Inzwischen handhabt Andrea im Souterrain unter Frau Piesekes Aufsicht das Waffeleisen.

»Giebt's kein Kompott zu den Waffeln, Tante Pieseken?« fragt sie.

»Gnädige Frau hoben nichts bestimmt!«

»Suchen Sie nur etwas heraus, vielleicht eingelegte Erdbeeren oder Stachelbeeren. Wie geht es denn Ihrer Nichte, was die Kantorn ist.«

»Ich danke, Fräulein Andrea, für gütige Nachfroge; es geht gut. – Aber eine so berühmte Dame, wie Fräulein Andrea sind … müchten Fräulein Andrea nicht gestatten, daß ich jitzt weiter backe.«

»Bedaure, Madam Pieseken; aber ich muß es aus dem Grunde lernen. Mein zukünftiger Herr und Gebieter ist ein Erz-Leckermaul.«

»Ich bilde mir ein,« sagt Madam Pieseke verbindlich, »daß Fräulein Andreas Herr Bräutigam ganz etwas Absunderliches sind.«

»Ja,« entgegnet Andrea sehr vergnügt, »er ist ein ganz absonderlicher Kahlkopf – außerdem noch ein kleiner, dicker, blonder, gemütlicher Mensch. Aber klug, Tante Pieseken.«

»Da passen ja Fräulein Andrea sehr gut mit dem Herrn Bräutigam zusammen,« behauptet Tante Pieseken.

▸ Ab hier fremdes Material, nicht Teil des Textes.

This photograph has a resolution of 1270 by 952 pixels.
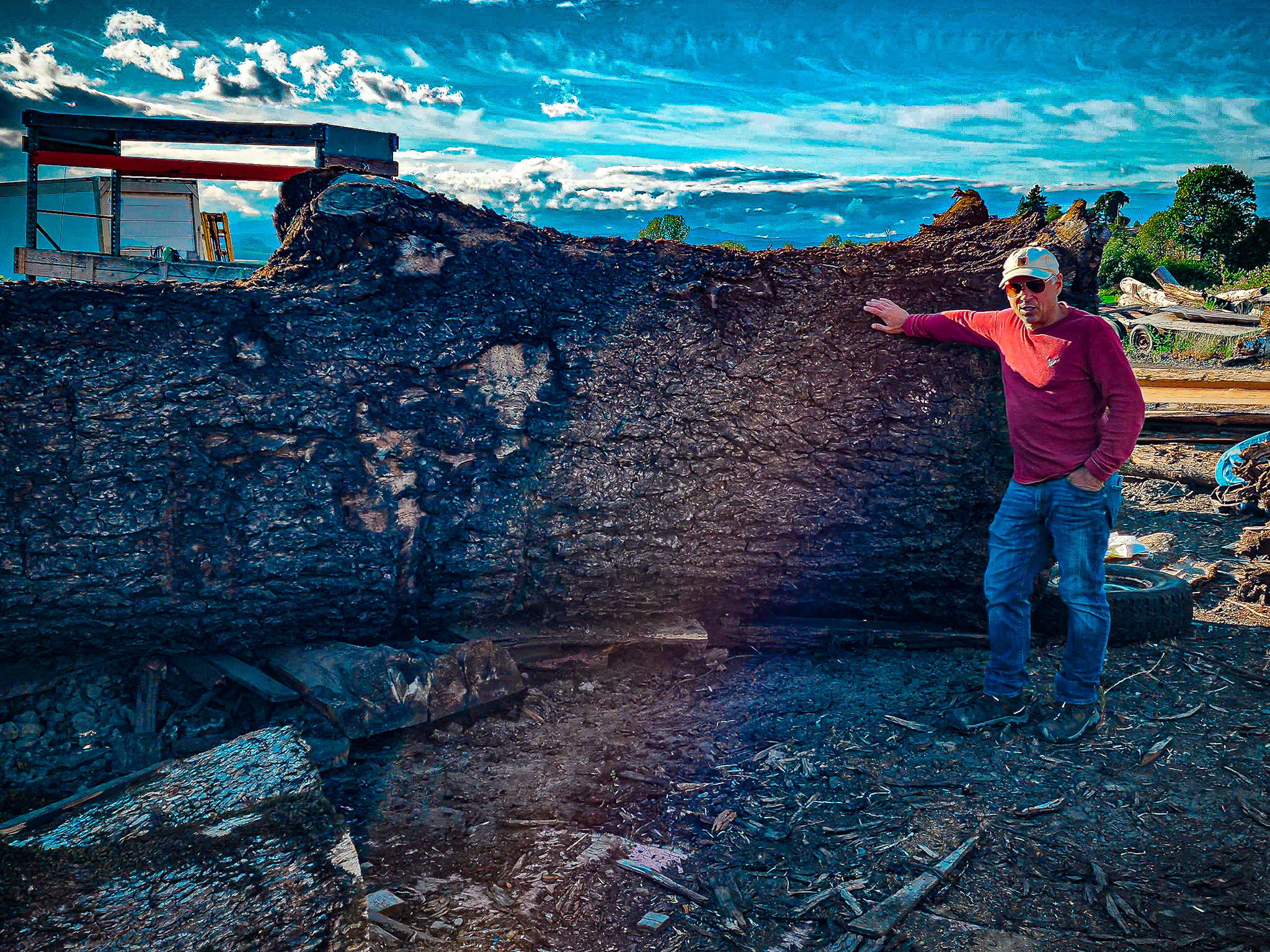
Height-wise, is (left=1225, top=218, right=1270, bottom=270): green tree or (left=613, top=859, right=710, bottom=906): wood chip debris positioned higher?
(left=1225, top=218, right=1270, bottom=270): green tree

»Sehr gut – denn er heißt Schuster und sein Vater war Schneider – und ich heiße Schneider und mein Vater war Schuster. Er hat mir gleich bei meinem ersten Konzert vor drei und einem halben Jahre einen radgroßen Lorbeerkranz geworfen. Er war sofort futsch. Ich auch.«

»Fräulein Andrea hoben sich aber erst vor einem Jahre verlobt. Wann werden Fräulein Andrea denn Huchzeit machen?«

»Zum Winter. Ich muß erst ordentlich die Wirtschaft lernen. Wir wollten uns schon zum Sommer verheiraten; aber da Christine jetzt fortgeht, möchte mich Muttchen noch ein paar Wochen hier behalten. – Schmecken brillant,« sagt Andrea, die seitlich gewendet eine Waffel nascht.

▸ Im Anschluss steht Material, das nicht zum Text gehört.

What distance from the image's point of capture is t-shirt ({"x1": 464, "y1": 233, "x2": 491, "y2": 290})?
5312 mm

Sodann nimmt sie die Schüssel mit den duftenden, warmen Kuchen auf und steigt hinauf.

Die Damen sitzen am Kaffeetische, als sie eintritt; auch Herr Consentius ist da. Er hat aus Teterow, von wo er vor einer halben Stunde zurückgekehrt ist, für Christinen anstatt einer Hängematte eine Hängelampe mitgebracht.

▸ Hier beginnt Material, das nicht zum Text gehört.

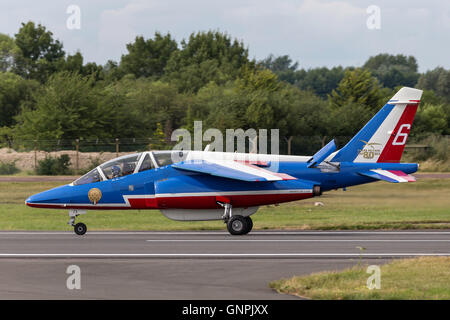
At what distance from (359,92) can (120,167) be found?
46421 millimetres

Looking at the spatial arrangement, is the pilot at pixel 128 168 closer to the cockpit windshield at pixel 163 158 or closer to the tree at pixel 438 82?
the cockpit windshield at pixel 163 158

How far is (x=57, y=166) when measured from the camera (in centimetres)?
4453

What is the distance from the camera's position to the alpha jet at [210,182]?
21128mm

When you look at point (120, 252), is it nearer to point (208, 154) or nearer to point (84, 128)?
point (208, 154)

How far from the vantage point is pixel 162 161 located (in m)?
21.3

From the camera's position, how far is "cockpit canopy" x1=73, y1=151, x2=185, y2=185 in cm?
2138

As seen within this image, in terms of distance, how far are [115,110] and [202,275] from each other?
43.8 m

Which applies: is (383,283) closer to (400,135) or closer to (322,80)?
(400,135)

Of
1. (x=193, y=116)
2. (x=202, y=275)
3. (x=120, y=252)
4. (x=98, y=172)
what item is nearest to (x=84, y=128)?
(x=193, y=116)

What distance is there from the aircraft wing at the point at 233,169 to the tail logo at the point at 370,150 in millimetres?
2630

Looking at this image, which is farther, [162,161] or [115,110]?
[115,110]

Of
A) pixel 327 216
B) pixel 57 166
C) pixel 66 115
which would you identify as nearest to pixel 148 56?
pixel 66 115

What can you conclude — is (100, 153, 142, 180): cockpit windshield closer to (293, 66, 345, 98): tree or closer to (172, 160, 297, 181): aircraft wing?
(172, 160, 297, 181): aircraft wing

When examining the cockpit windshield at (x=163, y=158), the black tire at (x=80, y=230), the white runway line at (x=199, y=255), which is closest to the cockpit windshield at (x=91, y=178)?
the black tire at (x=80, y=230)
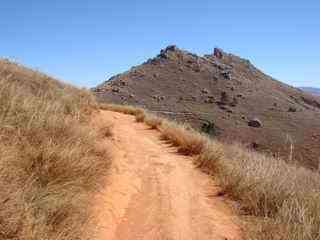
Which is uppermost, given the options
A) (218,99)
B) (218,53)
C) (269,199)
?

»Tinechen,« verteidigt er sich nun, »du hast von einer Hängelampe gesprochen; besinne dich einmal!«

»Nein, Papa, von einer Hängematte.«

»Da wollen wir doch nachher die Pieseke fragen. – Die Andrea bringt Waffeln. Jedenfalls verdirbt sie sich heute wieder den Magen. Der Schuster ißt grade mit eben solcher Passion. Wenn sich die beiden Menschen geheiratet haben, werden sie wohl mindestens drei Mahlzeiten einschieben.«

»Sind das Chosen,« sagt Andrea, »mein Schatz ist Oberlehrer, mein Vater war Schuster. Alter, häßlicher Papa!«

»Wird es Ihnen nicht schwer, Fräulein Dallmann, nachdem Sie so viele Triumphe gefeiert haben, sich aus der Öffentlichkeit zurückzuziehen?«

»Glücklich sein in einer kleinen Häuslichkeit und sich als Künstlerin von einem großen Publikum bewundern lassen, verträgt sich nicht miteinander. Und die Häuslichkeit ist gewiß das Schönere. Sie müssen es doch wissen, Frau von Güllen.«

»Der Herr Doktor Schuster kommt hoffentlich zu meiner Hochzeit, Andrea?« neckt Christine.

»Ich denke, er giebt dir die Ehre.«

»Weißt du, ich, an deiner Stelle, würde mich nicht immerwährend von ihm hänseln lassen. – Sie müßten das Brautpaar beisammen sehen, Frau von Güllen, sie prügeln sich beinah'.«

»Sein Metier bringt es so mit sich,« fällt Elisabeth ebenfalls neckend ein.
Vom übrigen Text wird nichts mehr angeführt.